Honestly, Synge’s text, delivered with immaculate fidelity to a very specific dialect, is challenging to anybody not au fait with the vernacular of early 20th century County Mayo. Set on the west coast of Ireland, it’s as absurd as it’s sincere, and there are moments of authentic linguistic beauty. Equally though, there are sections of matter-of-fact exposition that verge on the impenetrable, despite the persuasion of the performances. The look of desolation on McSweeney’s face as Christy plants a kiss on the widow’s cheek igniting memories of affection past is so moving, but succeeds more because of the acting than the Synge-ing.

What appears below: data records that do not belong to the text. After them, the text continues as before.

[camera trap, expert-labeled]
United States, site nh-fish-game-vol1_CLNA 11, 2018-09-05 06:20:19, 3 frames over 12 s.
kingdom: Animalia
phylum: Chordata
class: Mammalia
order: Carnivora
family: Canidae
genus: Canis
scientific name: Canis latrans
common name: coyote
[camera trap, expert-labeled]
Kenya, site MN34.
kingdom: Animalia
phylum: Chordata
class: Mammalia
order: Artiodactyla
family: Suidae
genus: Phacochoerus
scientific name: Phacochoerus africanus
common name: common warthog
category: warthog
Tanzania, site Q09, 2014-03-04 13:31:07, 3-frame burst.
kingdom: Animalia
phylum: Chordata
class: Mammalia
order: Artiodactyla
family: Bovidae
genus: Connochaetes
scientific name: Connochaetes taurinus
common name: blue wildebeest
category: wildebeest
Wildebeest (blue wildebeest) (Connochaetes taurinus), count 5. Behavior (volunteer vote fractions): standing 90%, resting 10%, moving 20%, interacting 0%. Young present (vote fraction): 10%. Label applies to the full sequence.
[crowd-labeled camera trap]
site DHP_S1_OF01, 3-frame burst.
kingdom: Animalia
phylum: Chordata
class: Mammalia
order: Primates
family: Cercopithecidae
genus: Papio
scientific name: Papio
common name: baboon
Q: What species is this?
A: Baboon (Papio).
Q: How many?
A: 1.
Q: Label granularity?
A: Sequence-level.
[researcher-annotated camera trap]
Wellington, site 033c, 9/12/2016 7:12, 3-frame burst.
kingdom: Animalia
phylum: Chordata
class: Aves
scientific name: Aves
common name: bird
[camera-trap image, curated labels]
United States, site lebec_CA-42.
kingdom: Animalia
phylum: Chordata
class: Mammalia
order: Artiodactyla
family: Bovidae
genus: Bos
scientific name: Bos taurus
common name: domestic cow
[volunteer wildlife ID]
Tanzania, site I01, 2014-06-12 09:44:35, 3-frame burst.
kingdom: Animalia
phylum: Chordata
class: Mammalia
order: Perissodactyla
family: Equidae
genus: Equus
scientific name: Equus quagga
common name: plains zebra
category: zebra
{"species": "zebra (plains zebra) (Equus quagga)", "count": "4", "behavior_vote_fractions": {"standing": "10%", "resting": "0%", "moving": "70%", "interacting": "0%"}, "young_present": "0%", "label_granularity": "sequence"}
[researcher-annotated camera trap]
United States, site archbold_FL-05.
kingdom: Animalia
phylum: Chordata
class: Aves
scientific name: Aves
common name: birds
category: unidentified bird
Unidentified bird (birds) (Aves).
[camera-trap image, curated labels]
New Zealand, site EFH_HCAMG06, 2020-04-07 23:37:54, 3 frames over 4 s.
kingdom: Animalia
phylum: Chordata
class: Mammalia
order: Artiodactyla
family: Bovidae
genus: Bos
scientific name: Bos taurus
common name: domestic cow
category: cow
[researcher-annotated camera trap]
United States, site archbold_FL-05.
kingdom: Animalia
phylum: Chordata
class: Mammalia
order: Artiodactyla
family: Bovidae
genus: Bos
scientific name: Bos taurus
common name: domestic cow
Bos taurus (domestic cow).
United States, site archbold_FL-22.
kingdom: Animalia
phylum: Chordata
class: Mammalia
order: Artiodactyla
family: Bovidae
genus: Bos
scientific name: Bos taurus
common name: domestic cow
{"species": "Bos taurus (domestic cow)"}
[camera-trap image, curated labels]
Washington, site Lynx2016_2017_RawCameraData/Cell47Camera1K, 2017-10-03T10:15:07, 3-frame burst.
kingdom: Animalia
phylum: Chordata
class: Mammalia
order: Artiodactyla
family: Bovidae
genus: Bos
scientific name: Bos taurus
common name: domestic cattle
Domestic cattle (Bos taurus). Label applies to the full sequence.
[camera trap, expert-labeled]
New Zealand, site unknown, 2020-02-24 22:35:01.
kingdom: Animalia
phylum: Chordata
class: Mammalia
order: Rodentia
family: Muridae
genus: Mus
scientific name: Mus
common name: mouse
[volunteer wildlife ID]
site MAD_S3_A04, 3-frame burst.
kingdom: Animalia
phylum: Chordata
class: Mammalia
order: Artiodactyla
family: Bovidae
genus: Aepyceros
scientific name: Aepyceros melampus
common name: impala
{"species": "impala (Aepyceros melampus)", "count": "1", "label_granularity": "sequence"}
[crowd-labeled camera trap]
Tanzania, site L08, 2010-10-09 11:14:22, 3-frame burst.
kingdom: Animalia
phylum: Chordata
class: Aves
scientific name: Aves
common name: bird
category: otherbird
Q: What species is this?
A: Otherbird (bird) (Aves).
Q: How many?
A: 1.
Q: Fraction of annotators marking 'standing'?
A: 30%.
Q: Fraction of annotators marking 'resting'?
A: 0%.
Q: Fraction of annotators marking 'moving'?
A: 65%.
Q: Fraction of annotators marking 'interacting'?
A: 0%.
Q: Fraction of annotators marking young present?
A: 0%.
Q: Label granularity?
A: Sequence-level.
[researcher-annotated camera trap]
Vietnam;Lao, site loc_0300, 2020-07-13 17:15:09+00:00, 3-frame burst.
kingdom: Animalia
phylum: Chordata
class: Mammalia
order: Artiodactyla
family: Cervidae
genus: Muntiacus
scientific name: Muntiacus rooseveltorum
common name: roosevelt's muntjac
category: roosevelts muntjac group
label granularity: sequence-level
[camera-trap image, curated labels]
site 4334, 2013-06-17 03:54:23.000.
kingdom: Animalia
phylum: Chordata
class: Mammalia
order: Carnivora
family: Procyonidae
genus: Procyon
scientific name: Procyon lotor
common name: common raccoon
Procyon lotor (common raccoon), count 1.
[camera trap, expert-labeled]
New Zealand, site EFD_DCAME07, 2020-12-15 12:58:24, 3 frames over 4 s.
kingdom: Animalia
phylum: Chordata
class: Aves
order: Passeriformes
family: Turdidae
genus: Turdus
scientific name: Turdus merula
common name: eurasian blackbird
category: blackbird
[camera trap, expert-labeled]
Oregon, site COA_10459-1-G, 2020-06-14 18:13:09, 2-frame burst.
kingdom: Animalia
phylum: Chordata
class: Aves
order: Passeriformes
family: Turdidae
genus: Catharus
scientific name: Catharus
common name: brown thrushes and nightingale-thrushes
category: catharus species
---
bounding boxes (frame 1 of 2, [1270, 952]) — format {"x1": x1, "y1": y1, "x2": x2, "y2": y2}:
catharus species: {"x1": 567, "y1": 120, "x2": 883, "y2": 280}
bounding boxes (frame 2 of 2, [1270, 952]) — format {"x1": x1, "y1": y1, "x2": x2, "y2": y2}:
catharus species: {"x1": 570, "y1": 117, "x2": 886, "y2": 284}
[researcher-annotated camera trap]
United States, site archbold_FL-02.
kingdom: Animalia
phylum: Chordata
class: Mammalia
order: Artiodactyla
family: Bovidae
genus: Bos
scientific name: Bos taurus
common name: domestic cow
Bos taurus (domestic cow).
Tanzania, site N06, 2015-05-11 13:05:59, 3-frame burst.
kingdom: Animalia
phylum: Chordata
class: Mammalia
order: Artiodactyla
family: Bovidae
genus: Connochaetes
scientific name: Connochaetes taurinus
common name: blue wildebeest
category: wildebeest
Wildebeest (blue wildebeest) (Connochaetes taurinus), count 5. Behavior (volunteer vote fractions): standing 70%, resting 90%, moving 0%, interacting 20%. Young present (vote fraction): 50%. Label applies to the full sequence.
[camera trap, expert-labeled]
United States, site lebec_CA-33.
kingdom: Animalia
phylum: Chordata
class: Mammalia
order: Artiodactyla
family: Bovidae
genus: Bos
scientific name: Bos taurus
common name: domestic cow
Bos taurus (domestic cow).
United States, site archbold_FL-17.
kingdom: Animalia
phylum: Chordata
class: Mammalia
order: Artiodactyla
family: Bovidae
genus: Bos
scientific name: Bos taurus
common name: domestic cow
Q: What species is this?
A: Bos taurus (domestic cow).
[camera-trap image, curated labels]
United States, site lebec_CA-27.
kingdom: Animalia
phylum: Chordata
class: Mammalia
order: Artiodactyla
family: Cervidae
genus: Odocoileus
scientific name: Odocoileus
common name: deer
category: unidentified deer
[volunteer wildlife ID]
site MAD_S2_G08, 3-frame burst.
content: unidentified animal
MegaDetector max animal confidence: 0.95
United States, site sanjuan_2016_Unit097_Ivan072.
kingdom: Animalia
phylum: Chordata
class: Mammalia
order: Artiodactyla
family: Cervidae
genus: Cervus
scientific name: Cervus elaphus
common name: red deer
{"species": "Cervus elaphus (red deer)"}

There’s little dramatic conflict until late in the play, but McLaughlin, Davenport and team (James Farncombe’s lighting is particularly powerful) seduce with visuals and concepts. The disconcertingly raked floor, a chair positioned crazily halfway up a wall, splashes of primary colour on random sticks of furniture, and the inclusion of figures from pagan folklore, suggest an out-of-sync world, recognisable yet fantastical. The acting style is heightened throughout: we empathise with these people but aren’t necessarily moved by them. Anna Mullarkey’s musical compositions, led by Erin Hennessey’s exquisite fiddle-playing, prove as effective and evocative as the actual script.

This is a sumptuous production, rich in detail, craft and spectacle. It’s impressive but dramatically inert, ultimately not really proving why Synge’s tale of romantic disappointment and the ludicrousness of putting people on a pedestal, is worthy of a major revival at the present time. Yes, women are at the steering wheel… that’s wonderful and unarguable… but are there not other plays, perhaps by a female writer, more worthy of everybody’s time and the National’s resources than this one?